1. The Table widget is designed to display tabular data.

To generate a widget like above, SWQL would be the direct way, but Orion also provides a graphical query builder that can help new users.


Choose the Node for the row type.
Select the check box "Show advanced and specialized entities".
Drag Caption, Status, DetailsUrl, CPULoad, PerecentMemoryUsed, Volumes.Caption, Interfaces.Caption.
The Orion Nodes entity has a 1:Many relationship with both Interfaces and volumes, the query builder allows you to aggregate the rows to provide Count, Min, Max, Average aggregations.
Save the Data Model
Choose which columns will be displayed in the table, click add new column

Each Column has 2 configuration elements.
Description
Property & Formatting
Define the description for the field such as 'Node' and expand the Property and formatting panel. Here you can choose from a section of preconfigured formatters. For the node column, use Orion Entity. This presents additional field mappings. Status, DetailsUrl and Label all match back to columns selected in the query builder. The Entity type is the icon of your choice from the supplied list.

The CPU and Memory Columns use a 'Threshold Value' for the format. There are many threshold formats available based on Orion thresholds for the metric such as response time, packet loss, IOPS, Interface Utilization and many more. The Interface and Volume Count Fields both use a Simple Number Formatter.


2. The KPI Widget will show Big Number in tiles.

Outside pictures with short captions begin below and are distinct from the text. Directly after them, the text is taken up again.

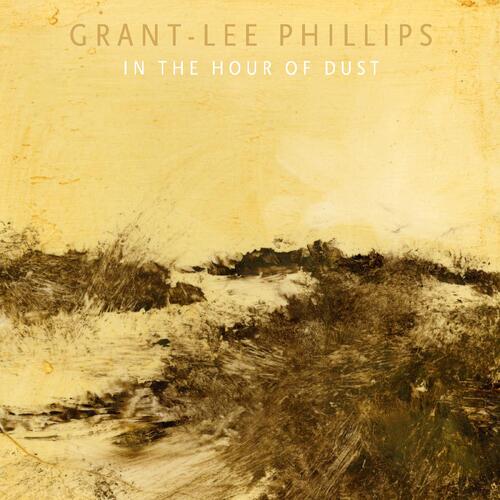 Grant-Lee Phillips In The Hour Of Dust - LTD (CD) 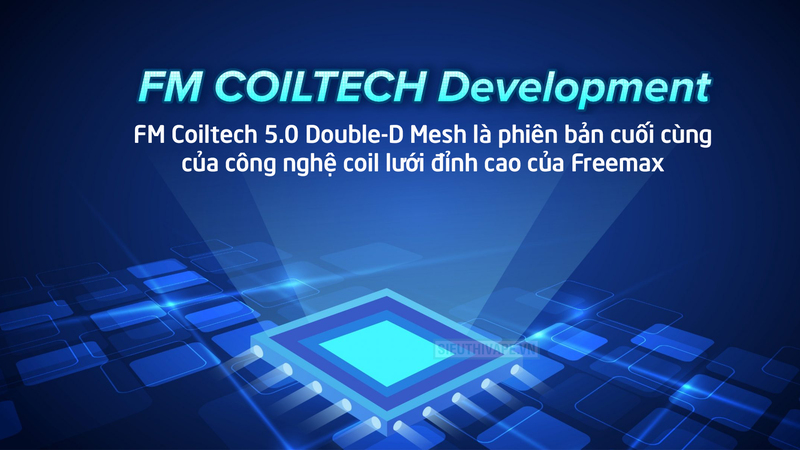 Công nghệ coil lưới mới của Freemax tăng hương vị vượt trội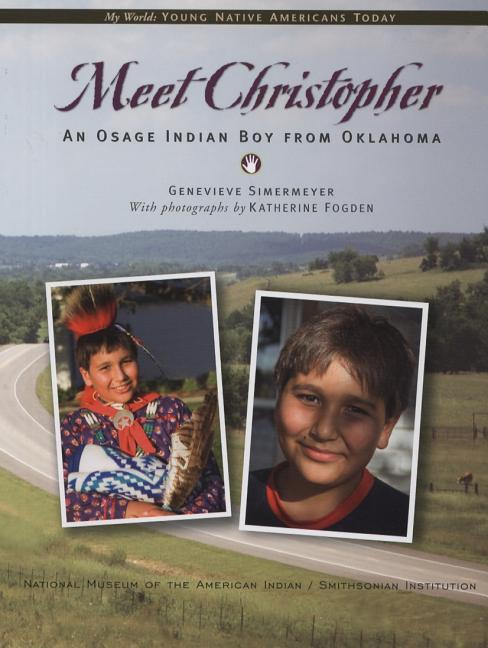 Meet Christopher: An Osage Indian Boy from Oklahoma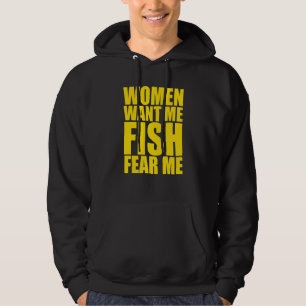 Mens Women Want Me Fish Fear Me Hoodie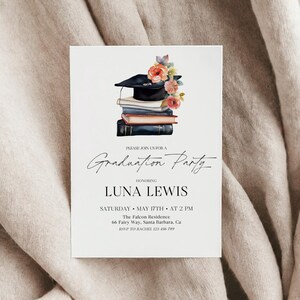 May include: Graduation party invitation with a black graduation cap, a stack of books, and flowers in shades of pink, red, and orange. The text reads "Please join us for a Graduation Party honoring Luna Lewis. Saturday, May 17th at 2 PM. The Falcon Residence, 66 Fairy Way, Santa Barbara, CA. RSVP to Rachel 805-616-7499."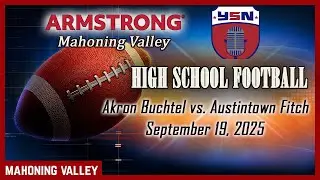 High School Football:  Akron Buchtel vs. Austintown Fitch 9 19 25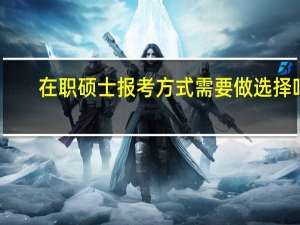 在职硕士报考方式需要做选择吗
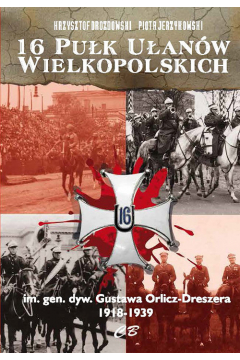 16 Puk Ulanw Wielkopolskich im. gen. dyw. Gustawa Orlicz-Dreszera 1918-1939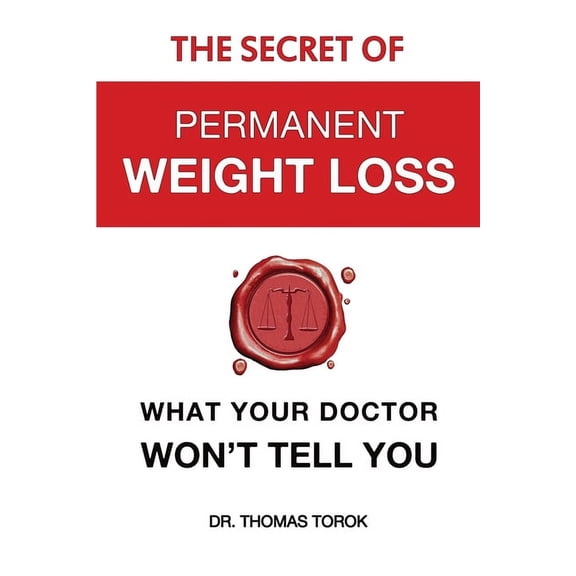 The Secret of Permanent Weight Loss: What your Doctor Won't Tell You, (Paperback)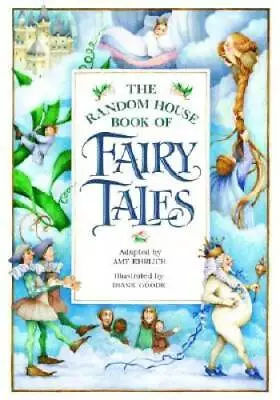 The Random House Book Of Fairy Tales - Hardcover By Ehrlich Amy - GOOD • $4.99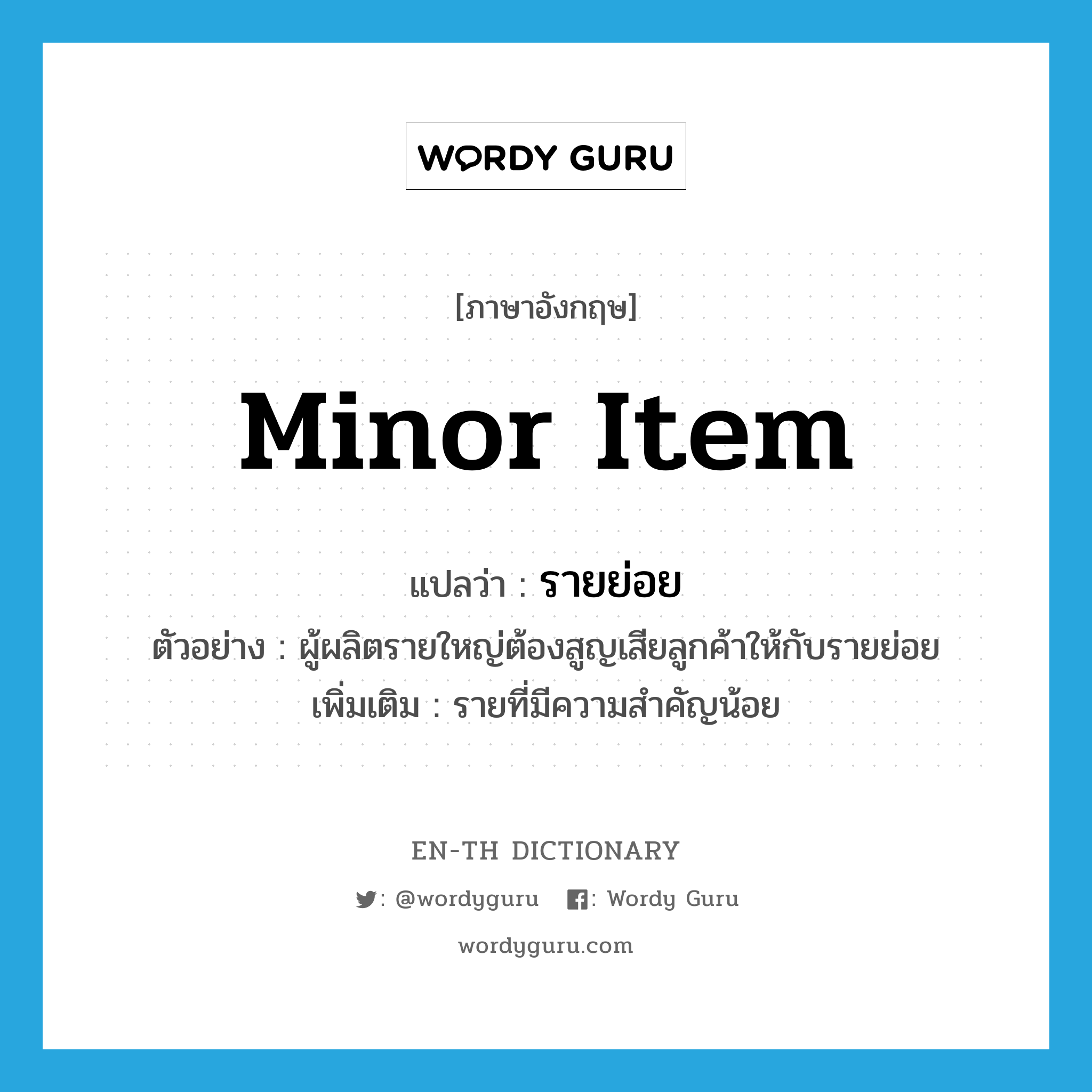 minor item แปลว่า?, คำศัพท์ภาษาอังกฤษ minor item แปลว่า รายย่อย ประเภท N ตัวอย่าง ผู้ผลิตรายใหญ่ต้องสูญเสียลูกค้าให้กับรายย่อย เพิ่มเติม รายที่มีความสำคัญน้อย หมวด N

You can add multiple KPI cells to an individual KPI widget, select a default background color, and also warning and critical thresholds applied to the observed values.
Here is an example query to get show all nodes' average availability for today.
SELECT round(avg(Availability), 1) as avgavil FROM Orion.ResponseTime
where daydiff(tolocal(datetime), getdate())=0
Configure related thresholds and the tile will change color (orange for warning and red of critical) accordingly.

If the KPI unit is also important, 'concat' operation can be used to display special unit or characters next to the number. Note, thresholds will not be working in this scenario.
SELECT concat(round(avg(Availability), 1), ' %' ) as avgavil FROM Orion.ResponseTime
where daydiff(tolocal(datetime), getdate())=0

3. The Proportional Chart allows you to choose from 4 subtypes:
Pie Chart
Donut Chart
Horizontal Bar
Vertical Bar

The Data models for proportional charts require two fields, one must be numerical, the other is used as a grouping. The proportional chart can map the status values returned by the query to meaningful text and will show these in the legend.